The blistering attack is likely to deepen divisions between the police and the Government, which had started to improve after reaching rock bottom when Theresa May was Home Secretary between 2010 and 2016. Ms Patel, 49, became Home Secretary in 2019.

When the vaccine rollout started in December the Police Federation demanded rank-and-file officers be given the Covid jab as they faced a disproportionately greater risk of catching the deadly virus.

In March just one in five frontline officers had been jabbed, with analysis showing fewer than 20 percent of the 135,783 officers in England and Wales had received a protective first dose.

Meanwhile, one quarter of the 6,500 officers policing the upcoming G7 summit in Cornwall said they had not been vaccinated.

Figures suggest the number of assaults on front line officers has risen by more than one fifth during lockdown.

And overstretched forces are currently bracing themselves for a flood of disorder when lockdown is set to be lifted, expected in a fortnight.
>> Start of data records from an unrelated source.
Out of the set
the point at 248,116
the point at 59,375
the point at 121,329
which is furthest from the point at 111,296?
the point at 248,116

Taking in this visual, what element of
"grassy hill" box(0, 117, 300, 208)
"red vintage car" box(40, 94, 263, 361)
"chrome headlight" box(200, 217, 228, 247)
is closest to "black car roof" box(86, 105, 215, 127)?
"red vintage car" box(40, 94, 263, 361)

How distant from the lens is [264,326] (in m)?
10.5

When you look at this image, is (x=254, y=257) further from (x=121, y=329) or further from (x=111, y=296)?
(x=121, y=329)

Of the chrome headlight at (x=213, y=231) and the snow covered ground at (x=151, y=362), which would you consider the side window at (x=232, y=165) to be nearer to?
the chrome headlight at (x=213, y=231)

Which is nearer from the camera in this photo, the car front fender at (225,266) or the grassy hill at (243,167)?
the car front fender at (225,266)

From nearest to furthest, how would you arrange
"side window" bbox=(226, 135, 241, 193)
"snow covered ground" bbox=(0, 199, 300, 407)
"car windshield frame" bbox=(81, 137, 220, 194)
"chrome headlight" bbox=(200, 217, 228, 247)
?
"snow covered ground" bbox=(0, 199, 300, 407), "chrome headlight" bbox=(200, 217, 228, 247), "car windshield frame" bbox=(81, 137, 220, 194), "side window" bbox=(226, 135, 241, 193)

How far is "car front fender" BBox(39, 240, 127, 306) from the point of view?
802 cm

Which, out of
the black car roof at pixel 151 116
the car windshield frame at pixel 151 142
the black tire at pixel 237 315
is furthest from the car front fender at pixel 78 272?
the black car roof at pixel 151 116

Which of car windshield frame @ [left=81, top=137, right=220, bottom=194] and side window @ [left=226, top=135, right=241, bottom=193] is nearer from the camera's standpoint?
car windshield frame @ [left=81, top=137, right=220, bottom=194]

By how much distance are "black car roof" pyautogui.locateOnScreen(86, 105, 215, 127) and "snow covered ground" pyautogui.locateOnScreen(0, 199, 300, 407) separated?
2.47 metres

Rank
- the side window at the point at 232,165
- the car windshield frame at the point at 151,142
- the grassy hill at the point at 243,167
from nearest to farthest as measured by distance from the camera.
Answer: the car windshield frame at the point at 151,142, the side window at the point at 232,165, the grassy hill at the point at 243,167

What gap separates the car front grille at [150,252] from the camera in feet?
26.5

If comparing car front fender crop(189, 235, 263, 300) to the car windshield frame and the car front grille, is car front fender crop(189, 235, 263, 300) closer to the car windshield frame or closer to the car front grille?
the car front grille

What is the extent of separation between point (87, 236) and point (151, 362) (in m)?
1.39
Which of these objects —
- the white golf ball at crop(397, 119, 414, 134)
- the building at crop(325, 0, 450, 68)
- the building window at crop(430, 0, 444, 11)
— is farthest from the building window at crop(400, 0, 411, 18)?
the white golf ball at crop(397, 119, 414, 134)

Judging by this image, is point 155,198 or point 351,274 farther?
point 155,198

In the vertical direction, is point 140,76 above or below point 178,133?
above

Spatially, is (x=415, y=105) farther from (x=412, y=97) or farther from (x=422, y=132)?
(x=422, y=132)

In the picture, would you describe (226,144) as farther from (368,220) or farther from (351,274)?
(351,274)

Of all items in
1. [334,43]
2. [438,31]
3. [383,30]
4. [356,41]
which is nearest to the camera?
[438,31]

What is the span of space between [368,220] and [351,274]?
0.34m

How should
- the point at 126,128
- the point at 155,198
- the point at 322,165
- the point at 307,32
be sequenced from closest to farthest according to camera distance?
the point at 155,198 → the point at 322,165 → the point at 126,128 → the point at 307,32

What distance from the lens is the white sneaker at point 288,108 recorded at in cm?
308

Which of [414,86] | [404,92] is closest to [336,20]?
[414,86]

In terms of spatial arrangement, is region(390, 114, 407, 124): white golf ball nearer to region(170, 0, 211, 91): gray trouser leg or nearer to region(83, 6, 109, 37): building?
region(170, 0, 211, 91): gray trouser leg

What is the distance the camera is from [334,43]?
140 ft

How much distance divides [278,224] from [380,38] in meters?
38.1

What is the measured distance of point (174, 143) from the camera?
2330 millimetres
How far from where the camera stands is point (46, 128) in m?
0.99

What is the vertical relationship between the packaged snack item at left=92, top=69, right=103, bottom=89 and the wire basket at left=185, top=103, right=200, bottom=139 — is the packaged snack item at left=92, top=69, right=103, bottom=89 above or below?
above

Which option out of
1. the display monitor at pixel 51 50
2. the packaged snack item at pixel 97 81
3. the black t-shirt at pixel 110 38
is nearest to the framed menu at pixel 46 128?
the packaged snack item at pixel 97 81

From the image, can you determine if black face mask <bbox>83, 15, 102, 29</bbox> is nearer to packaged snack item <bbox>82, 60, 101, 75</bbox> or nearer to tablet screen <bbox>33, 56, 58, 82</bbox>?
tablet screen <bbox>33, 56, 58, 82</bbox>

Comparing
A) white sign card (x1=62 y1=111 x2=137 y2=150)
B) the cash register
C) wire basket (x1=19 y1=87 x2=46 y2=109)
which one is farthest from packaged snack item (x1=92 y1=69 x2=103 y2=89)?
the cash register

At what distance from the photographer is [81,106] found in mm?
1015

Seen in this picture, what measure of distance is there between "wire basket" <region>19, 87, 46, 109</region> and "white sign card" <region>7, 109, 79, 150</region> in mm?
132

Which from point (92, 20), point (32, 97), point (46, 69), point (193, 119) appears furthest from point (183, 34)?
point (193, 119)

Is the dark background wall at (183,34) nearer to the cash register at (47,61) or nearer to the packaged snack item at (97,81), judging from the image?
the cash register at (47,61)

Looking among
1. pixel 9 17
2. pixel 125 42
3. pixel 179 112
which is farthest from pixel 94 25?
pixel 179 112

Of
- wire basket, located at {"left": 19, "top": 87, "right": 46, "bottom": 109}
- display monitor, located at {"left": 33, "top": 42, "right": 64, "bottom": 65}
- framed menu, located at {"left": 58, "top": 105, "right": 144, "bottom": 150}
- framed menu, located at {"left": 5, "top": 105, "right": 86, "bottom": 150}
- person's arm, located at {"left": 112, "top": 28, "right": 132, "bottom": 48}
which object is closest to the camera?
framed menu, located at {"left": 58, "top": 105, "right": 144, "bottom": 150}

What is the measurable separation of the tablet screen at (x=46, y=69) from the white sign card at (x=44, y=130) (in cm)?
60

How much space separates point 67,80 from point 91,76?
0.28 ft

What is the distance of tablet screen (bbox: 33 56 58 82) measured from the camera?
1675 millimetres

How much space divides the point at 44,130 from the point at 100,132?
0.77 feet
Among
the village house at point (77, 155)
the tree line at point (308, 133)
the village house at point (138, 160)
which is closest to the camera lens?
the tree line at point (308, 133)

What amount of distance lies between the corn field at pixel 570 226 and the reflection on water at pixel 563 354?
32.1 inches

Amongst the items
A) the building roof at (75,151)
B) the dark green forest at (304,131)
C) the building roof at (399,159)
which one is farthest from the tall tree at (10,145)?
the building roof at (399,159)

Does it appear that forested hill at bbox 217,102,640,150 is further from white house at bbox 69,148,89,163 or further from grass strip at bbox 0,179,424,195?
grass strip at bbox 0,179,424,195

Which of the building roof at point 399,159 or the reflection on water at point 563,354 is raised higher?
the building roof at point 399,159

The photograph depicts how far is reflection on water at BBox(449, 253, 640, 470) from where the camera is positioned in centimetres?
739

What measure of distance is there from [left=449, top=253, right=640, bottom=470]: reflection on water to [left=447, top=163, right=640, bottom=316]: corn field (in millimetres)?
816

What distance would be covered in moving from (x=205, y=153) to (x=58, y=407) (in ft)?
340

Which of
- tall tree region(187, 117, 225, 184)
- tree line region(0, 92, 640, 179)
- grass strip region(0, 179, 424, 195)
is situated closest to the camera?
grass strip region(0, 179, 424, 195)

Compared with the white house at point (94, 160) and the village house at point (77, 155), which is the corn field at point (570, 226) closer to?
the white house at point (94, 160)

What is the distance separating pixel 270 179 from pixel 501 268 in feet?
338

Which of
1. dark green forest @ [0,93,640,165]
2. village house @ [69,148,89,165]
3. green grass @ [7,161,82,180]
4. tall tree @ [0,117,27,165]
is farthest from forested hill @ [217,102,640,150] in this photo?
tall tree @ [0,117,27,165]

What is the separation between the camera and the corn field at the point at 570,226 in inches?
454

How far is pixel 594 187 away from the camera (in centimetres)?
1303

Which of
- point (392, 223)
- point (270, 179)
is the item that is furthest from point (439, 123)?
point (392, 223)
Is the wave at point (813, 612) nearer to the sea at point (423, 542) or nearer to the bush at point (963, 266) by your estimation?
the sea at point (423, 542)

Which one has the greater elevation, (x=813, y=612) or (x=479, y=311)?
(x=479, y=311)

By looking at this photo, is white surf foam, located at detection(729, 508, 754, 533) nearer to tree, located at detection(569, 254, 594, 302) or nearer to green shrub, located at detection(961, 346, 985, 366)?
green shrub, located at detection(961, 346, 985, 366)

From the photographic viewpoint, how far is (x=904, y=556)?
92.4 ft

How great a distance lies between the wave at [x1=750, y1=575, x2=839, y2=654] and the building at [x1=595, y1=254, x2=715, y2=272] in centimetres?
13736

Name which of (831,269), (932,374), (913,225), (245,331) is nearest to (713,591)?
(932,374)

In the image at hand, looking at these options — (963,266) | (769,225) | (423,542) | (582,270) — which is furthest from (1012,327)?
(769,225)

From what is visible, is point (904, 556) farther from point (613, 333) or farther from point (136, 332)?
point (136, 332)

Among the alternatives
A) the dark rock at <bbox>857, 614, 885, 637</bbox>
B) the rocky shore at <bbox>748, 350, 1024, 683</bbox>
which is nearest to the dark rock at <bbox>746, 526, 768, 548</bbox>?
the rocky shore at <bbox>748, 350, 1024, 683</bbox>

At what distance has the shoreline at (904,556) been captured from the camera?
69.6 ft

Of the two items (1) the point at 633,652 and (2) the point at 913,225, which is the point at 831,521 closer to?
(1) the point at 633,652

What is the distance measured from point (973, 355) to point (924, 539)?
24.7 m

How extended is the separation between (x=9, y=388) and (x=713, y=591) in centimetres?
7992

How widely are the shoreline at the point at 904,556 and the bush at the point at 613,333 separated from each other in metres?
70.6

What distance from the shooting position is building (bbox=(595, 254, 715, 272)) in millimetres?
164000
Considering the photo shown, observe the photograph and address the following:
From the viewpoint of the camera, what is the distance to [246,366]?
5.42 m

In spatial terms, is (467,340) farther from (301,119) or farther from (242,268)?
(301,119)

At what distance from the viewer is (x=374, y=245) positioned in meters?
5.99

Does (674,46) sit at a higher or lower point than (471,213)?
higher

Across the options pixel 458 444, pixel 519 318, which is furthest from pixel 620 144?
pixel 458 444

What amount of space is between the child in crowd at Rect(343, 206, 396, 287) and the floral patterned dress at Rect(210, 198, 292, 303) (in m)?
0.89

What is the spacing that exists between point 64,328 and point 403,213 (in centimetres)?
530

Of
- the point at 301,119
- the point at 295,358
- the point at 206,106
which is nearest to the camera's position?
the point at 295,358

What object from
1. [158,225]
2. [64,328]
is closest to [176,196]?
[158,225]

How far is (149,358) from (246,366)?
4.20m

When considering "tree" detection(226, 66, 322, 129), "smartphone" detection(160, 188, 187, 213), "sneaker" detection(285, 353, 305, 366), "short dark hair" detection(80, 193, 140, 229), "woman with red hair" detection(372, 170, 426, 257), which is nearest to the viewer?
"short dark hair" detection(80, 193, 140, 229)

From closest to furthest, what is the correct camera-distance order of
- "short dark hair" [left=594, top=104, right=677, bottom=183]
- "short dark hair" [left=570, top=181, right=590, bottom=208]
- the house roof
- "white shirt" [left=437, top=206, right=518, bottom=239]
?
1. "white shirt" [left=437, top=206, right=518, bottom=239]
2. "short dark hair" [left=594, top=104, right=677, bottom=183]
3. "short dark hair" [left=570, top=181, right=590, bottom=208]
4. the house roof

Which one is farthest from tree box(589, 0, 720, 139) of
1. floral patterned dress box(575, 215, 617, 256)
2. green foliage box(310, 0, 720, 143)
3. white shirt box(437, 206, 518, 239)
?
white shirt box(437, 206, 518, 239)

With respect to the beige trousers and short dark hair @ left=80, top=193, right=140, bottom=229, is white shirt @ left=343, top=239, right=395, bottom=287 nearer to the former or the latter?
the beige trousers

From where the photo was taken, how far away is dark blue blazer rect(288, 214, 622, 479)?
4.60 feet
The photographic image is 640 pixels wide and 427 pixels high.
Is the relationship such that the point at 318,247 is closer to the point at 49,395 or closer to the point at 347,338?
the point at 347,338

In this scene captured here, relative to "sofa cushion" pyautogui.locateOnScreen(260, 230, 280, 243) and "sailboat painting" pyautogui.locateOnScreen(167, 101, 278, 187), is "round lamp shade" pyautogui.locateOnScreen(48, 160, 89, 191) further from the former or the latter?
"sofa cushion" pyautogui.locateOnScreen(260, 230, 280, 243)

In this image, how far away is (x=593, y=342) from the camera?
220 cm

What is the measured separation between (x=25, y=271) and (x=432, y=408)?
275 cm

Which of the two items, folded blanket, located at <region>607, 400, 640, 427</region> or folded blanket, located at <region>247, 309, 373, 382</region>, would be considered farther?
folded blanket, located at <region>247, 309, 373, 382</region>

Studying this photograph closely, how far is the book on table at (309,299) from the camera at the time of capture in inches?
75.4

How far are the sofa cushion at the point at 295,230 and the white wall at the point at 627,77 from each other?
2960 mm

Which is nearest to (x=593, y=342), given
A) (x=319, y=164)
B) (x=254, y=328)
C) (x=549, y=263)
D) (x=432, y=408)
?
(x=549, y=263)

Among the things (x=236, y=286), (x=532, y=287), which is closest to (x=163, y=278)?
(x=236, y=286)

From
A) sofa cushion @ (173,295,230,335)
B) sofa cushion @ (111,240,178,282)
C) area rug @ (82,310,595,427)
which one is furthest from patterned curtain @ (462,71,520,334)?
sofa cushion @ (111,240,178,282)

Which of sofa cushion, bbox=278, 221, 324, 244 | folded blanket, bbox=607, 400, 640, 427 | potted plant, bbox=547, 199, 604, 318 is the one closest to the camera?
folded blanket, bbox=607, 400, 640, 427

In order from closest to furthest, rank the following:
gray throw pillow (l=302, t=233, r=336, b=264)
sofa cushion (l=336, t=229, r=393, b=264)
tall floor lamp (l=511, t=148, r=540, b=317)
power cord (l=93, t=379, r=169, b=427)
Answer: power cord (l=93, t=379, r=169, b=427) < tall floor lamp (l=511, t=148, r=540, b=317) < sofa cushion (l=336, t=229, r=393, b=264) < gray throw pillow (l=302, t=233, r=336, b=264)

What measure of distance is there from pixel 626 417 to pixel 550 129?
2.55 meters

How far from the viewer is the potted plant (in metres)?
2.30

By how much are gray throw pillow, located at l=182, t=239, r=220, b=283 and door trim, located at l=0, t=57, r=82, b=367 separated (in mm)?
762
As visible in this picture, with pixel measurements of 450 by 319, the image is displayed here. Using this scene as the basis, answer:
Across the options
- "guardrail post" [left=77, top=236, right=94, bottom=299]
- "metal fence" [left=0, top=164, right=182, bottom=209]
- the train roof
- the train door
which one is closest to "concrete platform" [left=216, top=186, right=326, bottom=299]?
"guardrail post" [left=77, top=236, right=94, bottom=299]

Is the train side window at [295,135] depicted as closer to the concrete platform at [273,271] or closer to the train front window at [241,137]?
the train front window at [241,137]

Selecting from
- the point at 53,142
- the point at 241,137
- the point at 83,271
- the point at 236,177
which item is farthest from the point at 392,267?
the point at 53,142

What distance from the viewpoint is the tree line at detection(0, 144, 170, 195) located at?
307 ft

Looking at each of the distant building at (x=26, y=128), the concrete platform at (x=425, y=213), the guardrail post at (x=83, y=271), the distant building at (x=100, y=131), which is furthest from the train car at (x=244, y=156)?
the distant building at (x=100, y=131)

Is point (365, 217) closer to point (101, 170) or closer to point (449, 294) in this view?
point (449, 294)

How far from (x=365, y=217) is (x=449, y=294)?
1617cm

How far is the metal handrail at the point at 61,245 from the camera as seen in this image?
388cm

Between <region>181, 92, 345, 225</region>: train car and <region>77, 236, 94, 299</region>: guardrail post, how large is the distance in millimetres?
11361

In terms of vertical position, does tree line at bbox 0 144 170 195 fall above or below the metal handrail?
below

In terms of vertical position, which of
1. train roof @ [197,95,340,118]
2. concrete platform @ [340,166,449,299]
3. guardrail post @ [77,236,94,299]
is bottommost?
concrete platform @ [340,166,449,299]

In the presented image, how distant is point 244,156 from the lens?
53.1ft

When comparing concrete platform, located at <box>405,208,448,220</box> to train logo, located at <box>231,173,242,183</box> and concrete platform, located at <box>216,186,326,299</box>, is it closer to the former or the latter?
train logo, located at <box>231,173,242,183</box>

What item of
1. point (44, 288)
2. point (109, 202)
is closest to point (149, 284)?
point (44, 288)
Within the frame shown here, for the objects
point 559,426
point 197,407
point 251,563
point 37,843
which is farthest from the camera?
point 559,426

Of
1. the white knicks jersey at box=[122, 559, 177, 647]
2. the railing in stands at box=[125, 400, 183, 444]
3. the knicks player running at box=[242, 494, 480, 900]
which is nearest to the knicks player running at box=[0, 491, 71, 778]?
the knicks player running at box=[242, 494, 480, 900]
But despite praising the “tireless efforts” of officers throughout the pandemic, the Government said vulnerable groups would be inoculated first.

Advice from the Joint Committee on Vaccination and Immunisation recommended jabs should be given according to age and vulnerability rather than occupation.

Mr Apter will add: “We pointed out the very nature of policing means that, on occasions, officers will have to get up close and personal. Whether that’s making an arrest or helping vulnerable people. I made it very clear the danger this presents – not only to the officers and their families – but to the wider community.”

Mr Apter will also highlight the federation’s “relentless” push for an increase in maximum jail sentences for those who attack emergency workers.

The Police, Crime, Sentencing and Courts Bill, being debated in Parliament, outlines plans to increase maximum penalties from 12 months to two years for those who assault police or other emergency workers, such as prison officers, firefighters or health workers.

Mr Apter’s comments will kick off what is set to be a stormy twoday virtual annual conference at which Ms Patel, Policing Minister Kit Malthouse and Met Police Commissioner Dame Cressida Dick are all due to appear.

This year’s theme is Policing Under Pressure.